» Tarefas a realizar:
**A)** Enumere todos os nomes próprios que aparecem no excerto sobre a procissão da urna de Isabel II.
**B)** Prossiga o excerto sobre a procissão da urna de Isabel II a partir da última frase apresentada.

» Excerto da página:
De acordo com o The Guardian, algumas pessoas na multidão que assistia à passagem da urna de Isabel II, em Londres, precisaram de atendimento médico por desmaiarem devido ao sol que se fez sentir.

Uma mulher foi atendida por um paramédico que surgiu de bicicleta, sendo vista no chão enquanto lhe media a pressão arterial.

Outro homem desmaiou em frente ao Palácio de Westminster e foi atendido inicialmente por Rachel Quail, uma médica que acompanhava a procissão com sua filha de três meses. Mais tarde, foi visto por três paramédicos.

Policiais à paisana também estavam entre a multidão e foram vistos a questionar um homem pouco antes da procissão chegar ao seu destino. Membros do público denunciaram-no por agir de forma suspeita.

Anteriormente, o homem tinha sido abordado por polícias que disseram ao homem que ele parecia “ansioso”.

Um segundo homem também foi visto a ser interrogado e revistado pela polícia. Contudo, não há ainda mais detalhes sobre o sucedido.

Entradas guardadas:
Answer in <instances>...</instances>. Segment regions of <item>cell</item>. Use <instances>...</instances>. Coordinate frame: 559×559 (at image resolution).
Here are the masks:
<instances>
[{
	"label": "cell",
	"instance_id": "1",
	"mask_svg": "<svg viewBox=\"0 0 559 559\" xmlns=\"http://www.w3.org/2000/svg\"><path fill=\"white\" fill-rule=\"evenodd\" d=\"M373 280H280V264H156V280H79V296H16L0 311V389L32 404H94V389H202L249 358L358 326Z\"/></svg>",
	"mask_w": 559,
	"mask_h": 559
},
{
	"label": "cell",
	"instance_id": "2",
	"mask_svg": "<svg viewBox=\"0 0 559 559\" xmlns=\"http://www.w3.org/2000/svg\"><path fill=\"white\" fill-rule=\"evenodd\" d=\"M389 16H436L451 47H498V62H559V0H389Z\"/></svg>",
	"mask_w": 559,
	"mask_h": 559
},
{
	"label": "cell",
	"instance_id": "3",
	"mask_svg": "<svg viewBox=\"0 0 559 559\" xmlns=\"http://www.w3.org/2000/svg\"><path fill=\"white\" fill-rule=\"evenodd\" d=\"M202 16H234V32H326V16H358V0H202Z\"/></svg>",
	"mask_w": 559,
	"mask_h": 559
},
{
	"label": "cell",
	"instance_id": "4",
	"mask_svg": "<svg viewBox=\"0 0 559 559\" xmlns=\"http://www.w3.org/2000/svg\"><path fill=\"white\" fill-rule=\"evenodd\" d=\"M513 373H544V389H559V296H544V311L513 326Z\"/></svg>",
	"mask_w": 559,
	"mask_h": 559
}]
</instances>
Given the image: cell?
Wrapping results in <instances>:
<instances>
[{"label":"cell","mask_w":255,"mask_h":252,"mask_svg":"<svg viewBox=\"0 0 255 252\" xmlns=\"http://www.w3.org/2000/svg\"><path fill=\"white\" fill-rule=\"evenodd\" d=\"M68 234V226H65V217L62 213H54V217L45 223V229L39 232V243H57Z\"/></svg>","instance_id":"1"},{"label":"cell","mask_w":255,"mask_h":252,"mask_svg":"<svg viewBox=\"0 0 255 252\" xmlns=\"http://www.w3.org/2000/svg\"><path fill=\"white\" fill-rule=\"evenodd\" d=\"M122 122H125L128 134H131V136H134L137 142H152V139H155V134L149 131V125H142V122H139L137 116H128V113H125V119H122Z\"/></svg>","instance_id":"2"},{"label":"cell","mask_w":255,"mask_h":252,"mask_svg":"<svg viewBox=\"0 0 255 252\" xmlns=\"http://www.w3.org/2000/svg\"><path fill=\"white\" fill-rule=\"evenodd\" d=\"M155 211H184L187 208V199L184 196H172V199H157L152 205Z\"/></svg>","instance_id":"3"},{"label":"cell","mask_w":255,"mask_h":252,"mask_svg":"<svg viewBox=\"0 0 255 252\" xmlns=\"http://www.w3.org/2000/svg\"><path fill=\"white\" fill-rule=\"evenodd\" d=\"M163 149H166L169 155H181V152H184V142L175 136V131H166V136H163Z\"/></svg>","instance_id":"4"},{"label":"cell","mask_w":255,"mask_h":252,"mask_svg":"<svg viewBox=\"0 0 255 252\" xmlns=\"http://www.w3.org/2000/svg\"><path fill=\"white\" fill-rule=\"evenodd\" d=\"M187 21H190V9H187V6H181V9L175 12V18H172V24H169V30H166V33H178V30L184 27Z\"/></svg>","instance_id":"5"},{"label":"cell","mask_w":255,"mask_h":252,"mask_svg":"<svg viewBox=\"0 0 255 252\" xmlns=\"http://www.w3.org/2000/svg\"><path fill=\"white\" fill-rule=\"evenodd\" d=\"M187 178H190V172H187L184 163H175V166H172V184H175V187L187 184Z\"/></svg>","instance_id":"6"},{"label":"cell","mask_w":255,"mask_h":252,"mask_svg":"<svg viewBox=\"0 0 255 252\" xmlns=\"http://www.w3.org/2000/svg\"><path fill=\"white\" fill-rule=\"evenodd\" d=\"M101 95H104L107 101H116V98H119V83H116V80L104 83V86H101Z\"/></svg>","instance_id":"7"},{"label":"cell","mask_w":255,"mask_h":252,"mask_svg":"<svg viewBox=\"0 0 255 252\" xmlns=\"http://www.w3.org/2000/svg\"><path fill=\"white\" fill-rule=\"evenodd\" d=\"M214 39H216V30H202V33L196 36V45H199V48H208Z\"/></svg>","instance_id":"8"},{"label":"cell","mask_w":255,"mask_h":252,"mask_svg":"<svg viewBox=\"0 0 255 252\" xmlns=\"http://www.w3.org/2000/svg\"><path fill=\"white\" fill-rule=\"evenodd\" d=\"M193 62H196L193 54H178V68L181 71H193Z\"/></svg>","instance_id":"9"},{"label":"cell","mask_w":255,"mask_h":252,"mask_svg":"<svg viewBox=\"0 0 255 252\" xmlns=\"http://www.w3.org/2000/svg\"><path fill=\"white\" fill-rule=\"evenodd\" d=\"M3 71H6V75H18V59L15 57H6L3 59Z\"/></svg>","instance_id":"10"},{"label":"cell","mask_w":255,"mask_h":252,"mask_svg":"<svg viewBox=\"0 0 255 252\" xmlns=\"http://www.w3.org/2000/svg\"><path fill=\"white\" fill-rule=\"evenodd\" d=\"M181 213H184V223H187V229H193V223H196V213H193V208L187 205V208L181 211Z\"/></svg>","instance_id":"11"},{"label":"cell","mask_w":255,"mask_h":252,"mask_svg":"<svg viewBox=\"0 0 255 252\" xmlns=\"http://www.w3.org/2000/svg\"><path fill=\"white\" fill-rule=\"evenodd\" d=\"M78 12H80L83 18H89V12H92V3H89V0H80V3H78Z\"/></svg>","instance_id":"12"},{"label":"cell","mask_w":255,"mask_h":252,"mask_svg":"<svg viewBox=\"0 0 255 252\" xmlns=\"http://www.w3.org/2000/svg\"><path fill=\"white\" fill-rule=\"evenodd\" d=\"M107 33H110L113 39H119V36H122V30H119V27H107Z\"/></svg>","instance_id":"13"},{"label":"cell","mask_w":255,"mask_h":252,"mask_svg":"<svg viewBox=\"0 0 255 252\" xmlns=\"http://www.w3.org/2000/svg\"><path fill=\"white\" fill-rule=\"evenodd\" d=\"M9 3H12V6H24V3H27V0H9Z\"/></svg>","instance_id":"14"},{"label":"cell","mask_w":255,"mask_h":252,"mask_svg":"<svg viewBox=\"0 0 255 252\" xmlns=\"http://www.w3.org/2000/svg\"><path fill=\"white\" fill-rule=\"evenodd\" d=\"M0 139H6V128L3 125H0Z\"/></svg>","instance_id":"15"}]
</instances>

» Respostas escritas:
**A)** The Guardian, Isabel II, Londres, Palácio de Westminster, Rachel Quail

**B)**
O caixão de Isabel II, fechado e coberto pelo estandarte real e pela Coroa Imperial do Estado, esfera e ceptro, ficará nos próximos dias cinco dias no Salão de Westminster sobre uma plataforma elevada, conhecida como catafalco, e guardado continuamente por soldados de regimentos militares que servem o Rei.

Nos próximos dias, são esperadas milhares de pessoas para visitar o caixão e prestar a última homenagem. O salão vai estar aberto 24 horas por dia até às 06:30 de segunda-feira, data do funeral.

Foram velados neste espaço o primeiro-ministro William Gladstone (1898), os reis Eduardo VII (1910), Jorge V (1936), Jorge VI (1952) e Winston Churchill (1965).

O último membro da família real a ficar em câmara ardente no Salão de Westminster foi a Rainha Mãe, em 2002, quando cerca de 200.000 pessoas fizeram fila para ver o caixão ao longo de três dias.

O Reino Unido cumpre atualmente um período de luto nacional na sequência da morte de Isabel II, que morreu aos 96 anos em 08 de setembro, após mais de 70 anos de reinado, o mais longo da história do Reino Unido.

Após a morte da monarca, o seu filho primogénito assumiu aos 73 anos as funções de rei como Carlos III.